Monday, Dec. 05, 1949

Does It Pay to Advertise?

It was called an "advertising strike." It was supposed to advertise French organized labor, whose power had seriously declined in the past year, chiefly because most Frenchmen were disgusted by Communist-provoked strikes. Union-membership had dropped off 30% in two years.

To show that it still had some muscle left, the Socialist Force Ouvrere, France's second largest labor federation, called a one-day general strike, set it for a Friday. The Communist-run federation of labor (CGT) gleefully announced that it was going to strike, too, trumpeted that France would never forget its black Friday. As it turned out, strikebound Friday was at worst only a dull grey. According to the Ministry of Interior, the strike" was 100% effective in the northern and eastern coal mines, in the ports, in some metal industries. But a majority of France's union members openly defied the strike call.

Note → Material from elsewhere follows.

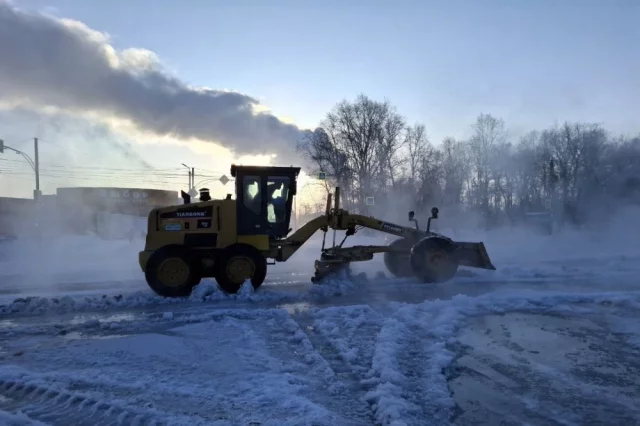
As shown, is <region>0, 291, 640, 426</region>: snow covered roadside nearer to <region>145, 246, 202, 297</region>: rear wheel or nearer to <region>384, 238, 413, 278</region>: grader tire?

In Paris, thousands of workers went to their jobs on bicycles, in private cars, in big blue sightseeing buses mobilized by the government. One energetic bank clerk arrived on roller skates. Across France, food shops, department stores, restaurants were open, mail was delivered. One of the Socialists' own cabinet ministers called the strike a "fiasco." But the Communists had different ideas on what was good advertising: they triumphantly labeled the strike a succes eclatant.